Perencanaan ini sudah ditata secara matang, bahkan telah mengantongi izin dari dinas-dinas terkait. Rencana ini juga disambut baik oleh warga sekitar, mereka menyatakan mendukung rencana alih fungsi Brown Canyon menjadi tempat wisata sepenuhnya. Bahkan, beberapa memberikan ide untuk membuka warung makan di tempat wisata nantinya. Dari pihak pengelola tambang sendiri mulai lebih banyak memperhatikan lokasi penambangan untuk membentuk kontur tanah yang aman namun menarik bagi wisatawan nantinya.
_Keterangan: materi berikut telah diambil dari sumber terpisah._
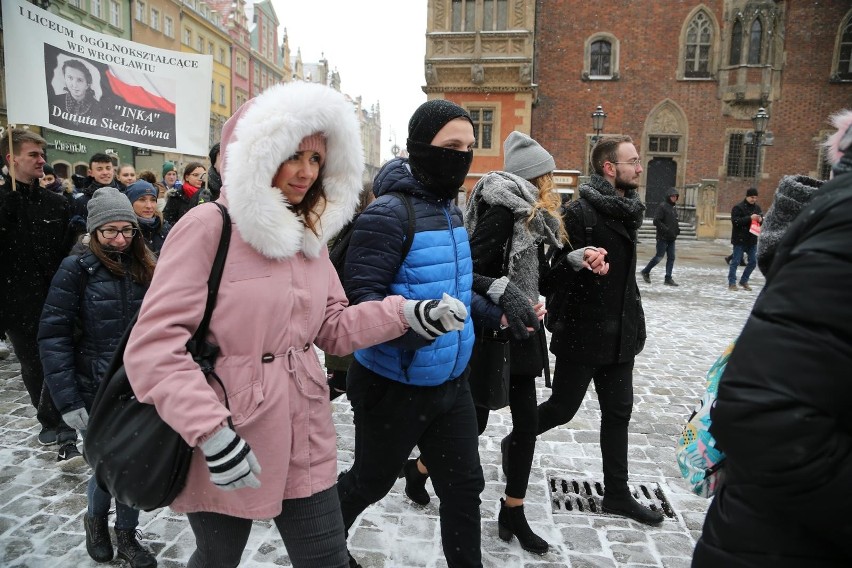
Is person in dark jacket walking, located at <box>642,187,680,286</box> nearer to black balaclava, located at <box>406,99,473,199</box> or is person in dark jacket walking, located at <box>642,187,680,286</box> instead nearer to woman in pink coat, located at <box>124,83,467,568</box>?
black balaclava, located at <box>406,99,473,199</box>

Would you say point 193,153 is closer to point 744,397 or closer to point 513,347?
point 513,347

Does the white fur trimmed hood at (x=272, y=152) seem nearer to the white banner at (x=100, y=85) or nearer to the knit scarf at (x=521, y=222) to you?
the knit scarf at (x=521, y=222)

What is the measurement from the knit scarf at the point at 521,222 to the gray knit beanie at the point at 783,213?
149 centimetres

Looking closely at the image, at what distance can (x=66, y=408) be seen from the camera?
2889 mm

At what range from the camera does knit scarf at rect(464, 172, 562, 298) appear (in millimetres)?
3166

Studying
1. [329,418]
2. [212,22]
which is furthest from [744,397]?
[212,22]

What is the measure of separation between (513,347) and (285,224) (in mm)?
1685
“Dulu kami mengeruk dengan serampangan, tapi setelah dikaji ulang jadi berpikir juga. Kalau mengambil materialnya asal-asalan nanti setelah selesai tidak bisa dibuat apa-apa lagi,” kata Sukarjo.

Pengunjung Brown Canyon, Akbar (20), berpendapat bahwa ide untuk menjadikan Brown Canyon sebagai tempat wisata sepenuhnya merupakan hal yang bagus. Brown Canyon dianggap potensial karena memiliki keunikan tersendiri. Hanya saja, masih banyak yang perlu diperbaiki agar dapat menjadi tempat wisata yang mumpuni.

“Perbaikan akses jalan dan penambahan fasilitas sepertinya perlu menjadi fokus utama apabila ingin dijadikan destinasi wisata. Juga jaminan mengenai keselamatan pengunjung,” kata Akbar.

Brown Canyon saat aktivitas pertambangan telah usai (18/11/20)

Sembari menunggu Brown Canyon dibuka penuh sebagai tempat pariwisata, wisatawan yang ingin berkunjung dapat memerhatikan beberapa hal. Seperti untuk datang pada jam-jam aktivitas tambang telah usai yaitu pukul 4 sore pada hari Senin hingga Sabtu. Wisatawan juga dapat berkunjung di hari Minggu karena aktivitas tambang hanya berjalan setengah hari. Ketika berkunjung, wisatawan juga diharapkan awas terhadap imbauan-imbauan yang diberikan agar keselamatan tetap terjaga.

Catatan redaksi: Pada masa pandemi, banyak mahasiswa Dikom UGM yang menjadi jurnalis Warga Jogja tidak berada di Yogyakarta. Ini adalah salah satu liputan yang mengangkat cerita dari kota tempat mereka tinggal saat ini, daerah asal mereka.